Une question sur laquelle tous doivent se pencher est celle de savoir comment se positionner par rapport aux résultats empiriques qui nous viennent de disciplines telles que la psychologie sociale, de la neurologie ou de la biologie évolutionniste. L’éthique normative a plus de marge de manoeuvre ici, puisqu’elle peut invoquer la distinction fait/valeur et affirmer que les thèses normatives qu’elle propose sont en large partie immunisées contre les résultats empiriques. L’unique contrainte semble venir du fait qu’il est difficile d’exiger quelque chose qui soit entièrement impossible à concevoir même comme idéal régulateur pour un être humain normalement constitué. En méta-éthique, par contre, les thèses discutées — celle par exemple selon laquelle il existe des faits moraux objectifs — ne sont pas normatives, mais bien descriptives. Il n’est donc pas possible de se réfugier derrière la distinction fait/valeur. Et rares sont les affirmations qui peuvent être défendues comme étant des vérités conceptuelles, dont le statut dépend de la nature des concepts invoqués. La méta-éthique ne peut pas éviter de se frotter à la foule grandissante de résultats empiriques. Ce constat est particulièrement évident en psychologie morale, un champ de questions méta-éthique qui s’est grandement développé ces dernières années. Ainsi, aux questions traditionnelles de savoir si la faiblesse de la volonté est possible, se sont ajoutées la question du rapport aux règles des psychopathes ou des autistes, celle des parts respectives du contexte et des traits de caractère dans la détermination de l’action, celle de l’éducation et du développement moral, celle du rôle des émotions, pour ne citer quelques exemples.

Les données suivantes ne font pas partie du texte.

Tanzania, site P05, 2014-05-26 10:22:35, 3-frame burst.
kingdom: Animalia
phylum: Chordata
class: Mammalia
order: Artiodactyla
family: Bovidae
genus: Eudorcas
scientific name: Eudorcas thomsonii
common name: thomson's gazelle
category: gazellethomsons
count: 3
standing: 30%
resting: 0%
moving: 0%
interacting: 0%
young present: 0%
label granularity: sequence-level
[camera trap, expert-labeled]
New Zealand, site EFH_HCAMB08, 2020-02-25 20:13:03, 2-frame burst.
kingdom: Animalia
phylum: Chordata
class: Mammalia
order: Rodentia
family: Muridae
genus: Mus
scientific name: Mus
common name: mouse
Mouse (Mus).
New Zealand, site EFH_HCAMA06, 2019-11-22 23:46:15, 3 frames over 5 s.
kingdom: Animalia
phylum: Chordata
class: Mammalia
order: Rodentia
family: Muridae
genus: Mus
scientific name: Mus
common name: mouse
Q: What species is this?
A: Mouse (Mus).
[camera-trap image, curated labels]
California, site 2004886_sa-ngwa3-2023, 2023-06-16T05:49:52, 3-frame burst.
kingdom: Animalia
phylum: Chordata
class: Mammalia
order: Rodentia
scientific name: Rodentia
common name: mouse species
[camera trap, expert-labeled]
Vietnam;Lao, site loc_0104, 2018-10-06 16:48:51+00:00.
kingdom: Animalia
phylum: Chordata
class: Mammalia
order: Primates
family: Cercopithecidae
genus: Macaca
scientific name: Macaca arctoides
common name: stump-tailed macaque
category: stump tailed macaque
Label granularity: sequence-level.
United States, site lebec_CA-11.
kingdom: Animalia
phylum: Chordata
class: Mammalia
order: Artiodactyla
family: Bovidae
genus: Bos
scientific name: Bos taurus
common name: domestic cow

La question du statut des intuitions et de leur rôle dans la justification des théories éthiques, qui fait l’objet des deux articles de la partie de ce volume consacré à l’éthique fondamentale, illustre bien l’importance, mais aussi les limites, des résultats empiriques. En effet, à la fois Joseph Heath et Ruwen Ogien sont sceptiques à l’égard des intuitions. Mais le scepticisme du premier trouve sa source dans les récents résultats empiriques, alors que le second avance un argument conceptuel.
Il ne faudrait pas conclure que la tendance générale est à la conciliation théorique. Même s’il est rare de nos jours de trouver un utilitariste pur et dur, les débats ne se sont guère atténués, et on trouve des représentants de la plupart des doctrines, même les plus radicales, comme en témoigne le regain d’intérêt pour le réalisme moral. Que ce soit en éthique normative ou en méta-éthique, on observe plutôt une complexification et une multiplication des options théoriques. Ce qui est certainement un signe réjouissant de vigueur philosophique. En bref, on ne sait guère où va l’éthique fondamentale, mais en tous cas, elle se porte bien.